(EXCERPTED TEXT)
Seeking Advice on Optimizing Index Creation Time for Ingestion Pipeline
I'm developing an ingestion pipeline using llama_index to process Paul Graham's essays. Despite successful data loading and node creation, the indexing phase with VectorStoreIndex is extremely slow, taking over two hours and still running.
Setup Overview:
- Data Loading:
from llama_index.core import SimpleDirectoryReader
reader = SimpleDirectoryReader(input_files=["data/paul_graham_essays.txt"])
docs = reader.load_data()
- Embedding Configuration:
- LLM: llama3:instruct from Ollama.
- Embedding: BAAI/bge-small-en-v1.5 with batch size 50.
from llama_index.llms.ollama import Ollama
from llama_index.embeddings.huggingface import HuggingFaceEmbedding
from llama_index.core import Settings
Settings.llm = Ollama(model="llama3:instruct", request_timeout=90.0)
Settings.embed_model = HuggingFaceEmbedding(model_name="BAAI/bge-small-en-v1.5", embed_batch_size=50)

[Items stored in a collection]
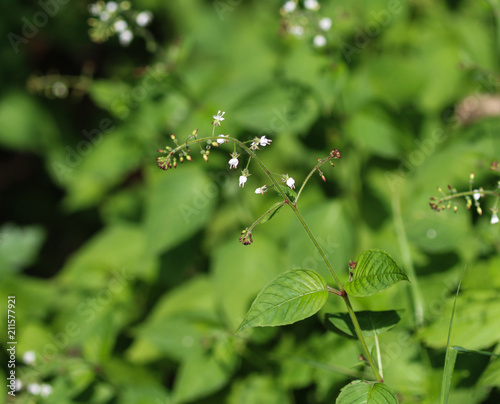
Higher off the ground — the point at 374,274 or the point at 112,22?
the point at 112,22

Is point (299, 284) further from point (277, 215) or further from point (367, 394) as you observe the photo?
point (277, 215)

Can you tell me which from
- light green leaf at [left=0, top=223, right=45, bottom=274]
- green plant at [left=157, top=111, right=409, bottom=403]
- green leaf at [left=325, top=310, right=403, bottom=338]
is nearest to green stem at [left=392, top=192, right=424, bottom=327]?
green leaf at [left=325, top=310, right=403, bottom=338]

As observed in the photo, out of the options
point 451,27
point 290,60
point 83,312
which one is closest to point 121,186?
point 83,312

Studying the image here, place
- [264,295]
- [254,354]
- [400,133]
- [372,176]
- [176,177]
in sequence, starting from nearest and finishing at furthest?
[264,295] < [254,354] < [400,133] < [176,177] < [372,176]

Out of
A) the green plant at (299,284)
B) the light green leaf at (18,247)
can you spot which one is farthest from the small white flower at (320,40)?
the light green leaf at (18,247)

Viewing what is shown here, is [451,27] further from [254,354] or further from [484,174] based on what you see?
[254,354]

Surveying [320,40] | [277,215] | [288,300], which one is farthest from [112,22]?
[288,300]
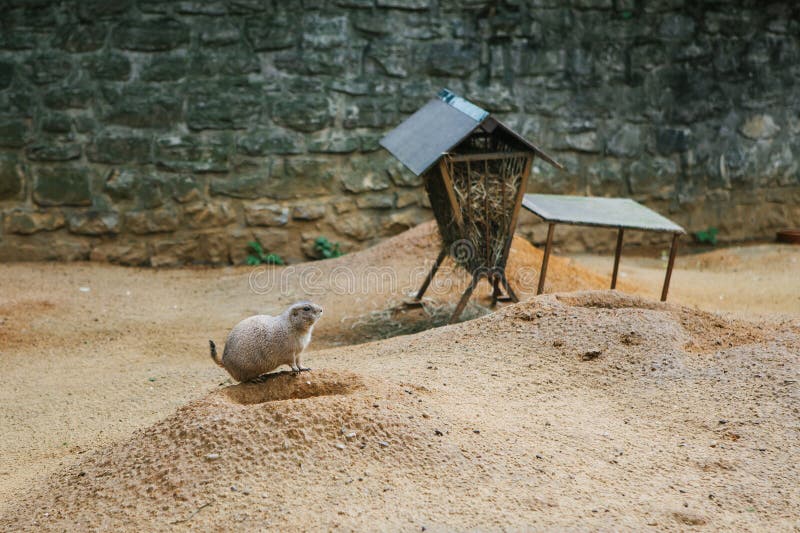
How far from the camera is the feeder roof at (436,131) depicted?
518cm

(WHAT YOU WILL DO)
**1)** Render this sentence from the forum post on slow index creation into French: "Despite successful data loading and node creation, the indexing phase with VectorStoreIndex is extremely slow, taking over two hours and still running."
**2)** Write the next part of the forum post on slow index creation, picking up after its final line of code.
The data has no role in any of the tasks.

(RESULTS IN ORDER)
**1)** Malgré le chargement réussi des données et la création des nœuds, la phase d'indexation avec VectorStoreIndex est extrêmement lente : elle dure depuis plus de deux heures et n'est toujours pas terminée.

**2)**
- Ingestion Pipeline:
- Features: Sentence splitting and title extraction.
import nest_asyncio
nest_asyncio.apply()
from llama_index.core import IngestionPipeline, Document
pipeline = IngestionPipeline(transformations=[SentenceSplitter(chunk_size=25), TitleExtractor()])
nodes = pipeline.run(docs)
- Index Creation:
from llama_index.storage import VectorStoreIndex
index = VectorStoreIndex(nodes)
Does anyone have insights on optimizing this indexing process to reduce time? Any advice or experiences with similar challenges would be greatly appreciated.